The state has set aside $30 million to help professional landscapers and gardeners make the transition from gas-powered equipment to zero-emission gear, but an industry representative said that’s woefully inadequate for the estimated 50,000 small businesses that will be affected by the law. — The Los Angeles Times and La Jolla Light staff

Unions, others endorse proposal to repeal S.D.’s free trash pickup for single-family homes

Environmental groups and labor unions expressed strong support Oct. 7 for repealing San Diego’s law guaranteeing free trash pickup to single-family homes, calling it outdated, unfair, too costly and a barrier to boosting recycling rates.

The groups lobbied for a ballot measure to repeal the law, called the People’s Ordinance, during a meeting of the City Council’s Environment Committee.

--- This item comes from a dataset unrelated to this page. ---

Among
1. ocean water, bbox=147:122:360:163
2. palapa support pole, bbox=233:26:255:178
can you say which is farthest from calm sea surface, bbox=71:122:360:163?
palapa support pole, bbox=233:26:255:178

A majority of the panel voiced support for further analysis that could lead to such a public vote.

The law, which dates to 1919, provides free trash pickup for people living in single-family homes, but businesses and people in most condominiums and apartments in the city must pay private haulers to pick up their trash.

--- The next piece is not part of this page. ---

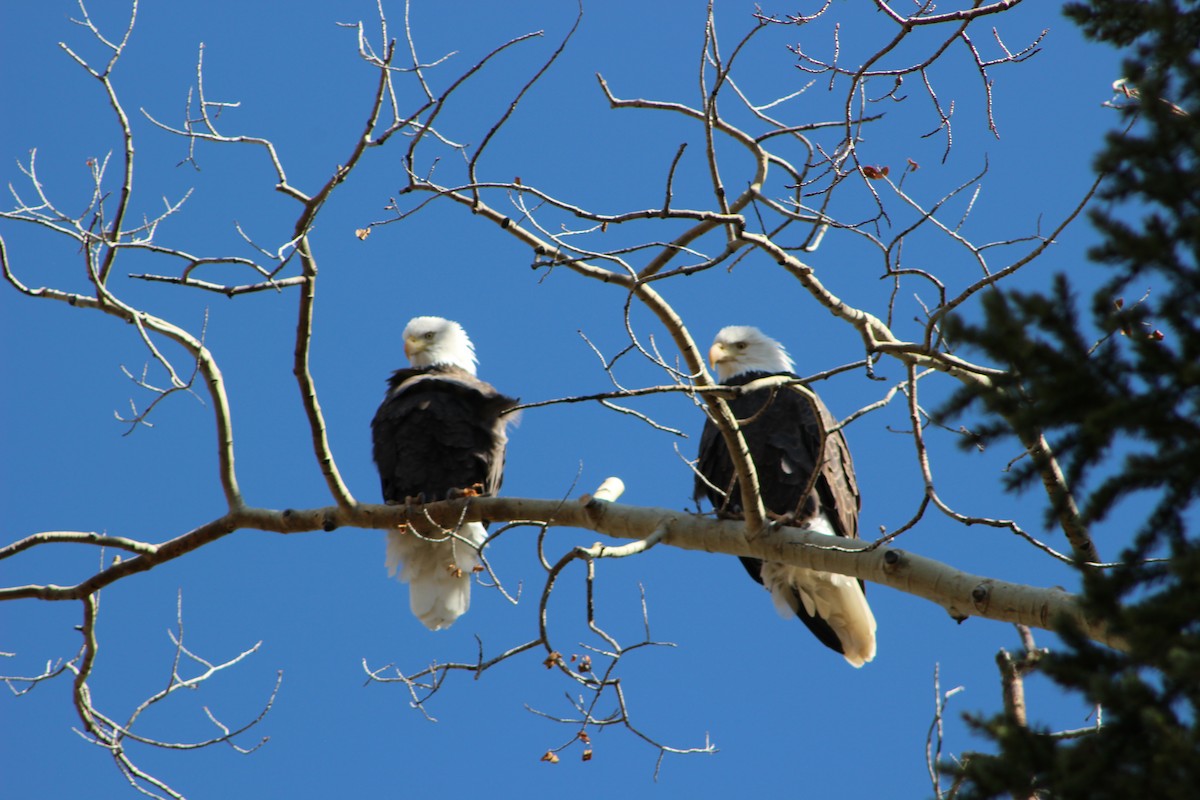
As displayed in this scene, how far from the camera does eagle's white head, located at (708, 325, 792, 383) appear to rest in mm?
6375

Critics of repealing the law said such a move would be divisive and that levying a new monthly charge of roughly $35 on low-income families living in single-family homes could worsen economic inequality in the city.

Councilman Joe LaCava, whose District 1 includes La Jolla, said he views treating everyone the same regarding trash pickup as a move toward uniting residents, not dividing them. — The San Diego Union-Tribune

Salk teams advance efforts to treat, prevent and cure brain disorders

It takes billions of cells to make a human brain, and scientists have long struggled to map this complex network of neurons. Now, dozens of research teams around the country, led in part by scientists from the Salk Institute for Biological Studies in La Jolla, say they have made inroads into creating an atlas of the mouse brain as a first step toward a human brain atlas.

The researchers, collaborating as part of the National Institutes of Health’s Brain Research through Advancing Innovative Neurotechnologies (BRAIN) Initiative Cell Census Network (BICCN), reported the new data Oct. 6 in a special issue of the journal Nature. The results describe how different cell types are organized and connected throughout the mouse brain.

“Our first goal is to use the mouse brain as a model to really understand the diversity of cells in the brain and how they’re regulated,” said Salk professor and Howard Hughes Medical Institute investigator Joseph Ecker. “Once we’ve established tools to do this, we can move to working on primate and human brains.”

The NIH BRAIN Initiative is a large-scale effort that seeks to deepen understanding of the inner workings of the human mind to improve treatment, prevention and cures for brain disorders. BICCN, one subset of the BRAIN Initiative, specifically focuses on creating brain atlases that describe the full plethora of cells.